How you would get rid of the bodies would depend on your local environment and the rate at which they appear. Any disease that first causes sickness, gradually weakening the affected over a day or more would cause the sick to congregate at medical facilities, and as soon as these overfill, at home.
Its not realistic to assume all 95% who will eventually die will be dying over the course of a few days, more likely it will spread out over weeks, if not month. Even highly contagious diseases do not infect everyone on first exposure. Take the outbreaks of mostly harmless flu as an example, it usually lasts month, even in highly populated areas.
This means the majority of bodies will be immediately discovered, and as soon as the scale of the pandemic becomes obvious, authorities will work to deal with it. As the pandemic progresses, more and more people will die at home (medical facilities become overrun on the first few days). Even if 2-5% of the initial population would die per day, collecting the dead bodies (especially under martial law) is relatively manageable logistically. All you need is a truck and some people to go around a neighborhood to collect the dead. Most likely these will be accompanied by armed soldiers and not delivering dead bodies will be dealt with as a crime under martial law.
Once collected, the bodies can be disposed of by any means locally available: by burining in waste disposal facilities, mass graves or even by dumping in landfills. While 7 billion sounds much, in terms of weight and volume its not so much compared to the amount of waste we have to manage annually anyway. Its just a very busy year for the garbage movers.
At some point, when the death toll has climbed high enough, civilization will break down and organized disposal of the dead would come to a halt. Its hard to imagine at which percentage this would happen exactly, from a standpoint of pure work force, there is no reason why this couldn't work even until only the 5% ultimately surviving would remain. But realistically it would break down at some point, psychological effects of mass death on this scale are hard to imagine.
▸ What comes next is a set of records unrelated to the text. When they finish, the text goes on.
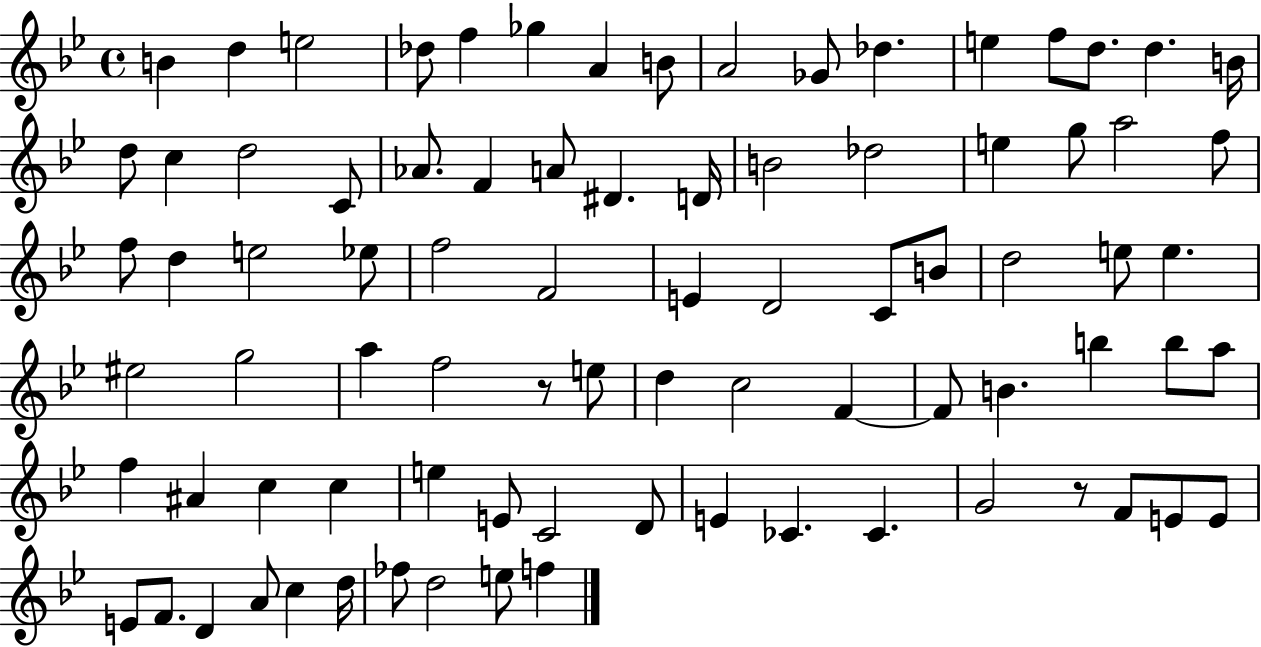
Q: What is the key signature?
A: BES major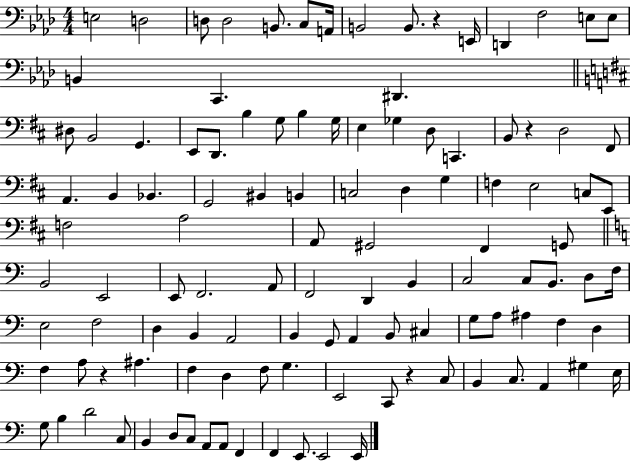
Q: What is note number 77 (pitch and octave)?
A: A3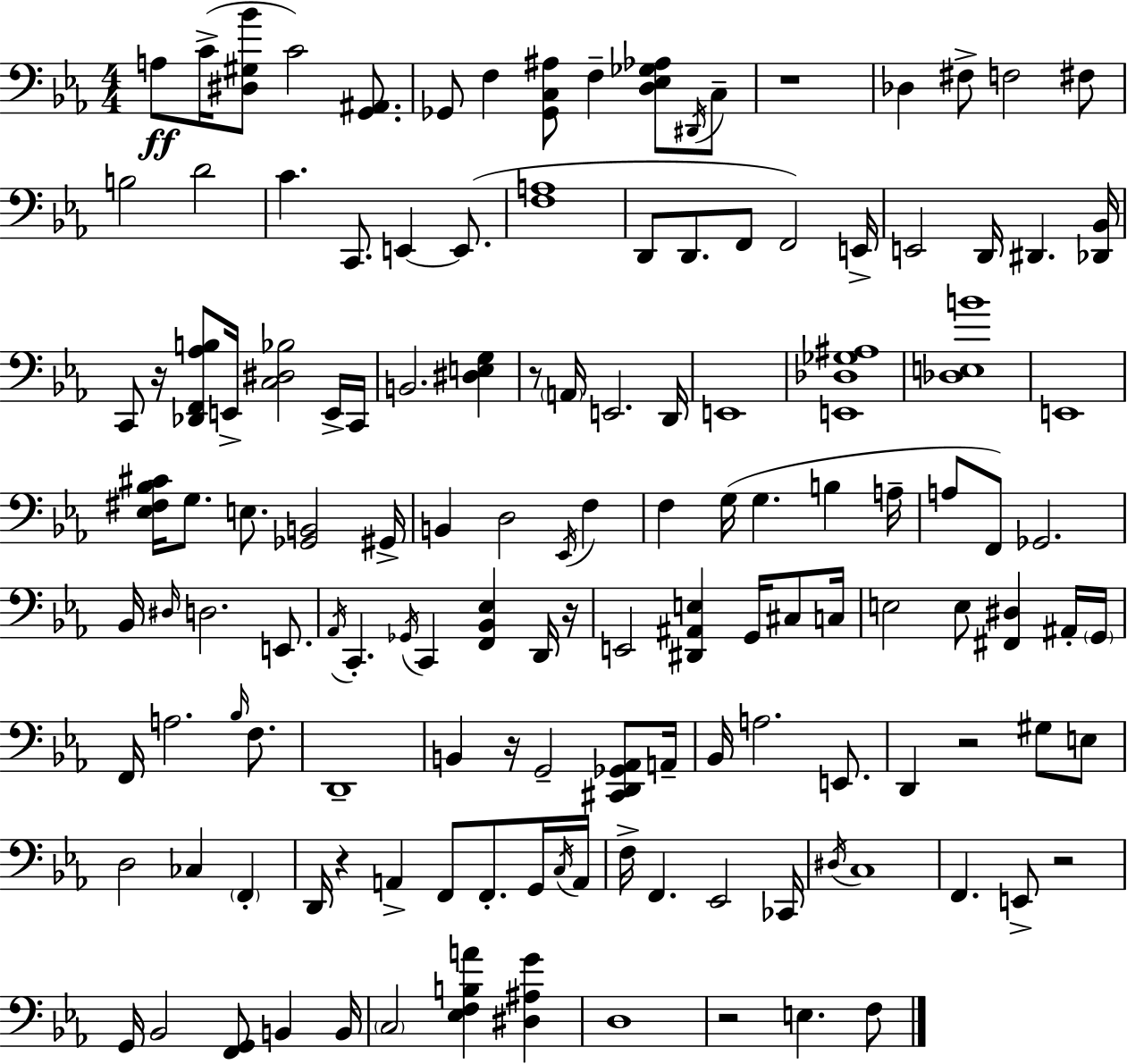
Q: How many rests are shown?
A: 9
I'd say the amount of bodies isn't the major problem, the main problem is maintaining order and organization. As soon as the society falls back to savagery things really go downhill. The best chance of survival then is in rural areas, there are fewer people to begin with and more resources (food, water). Considering that there will have been a phase where the dead have been disposed of orderly, there wouldn't be too many corpses to deal with in rural areas.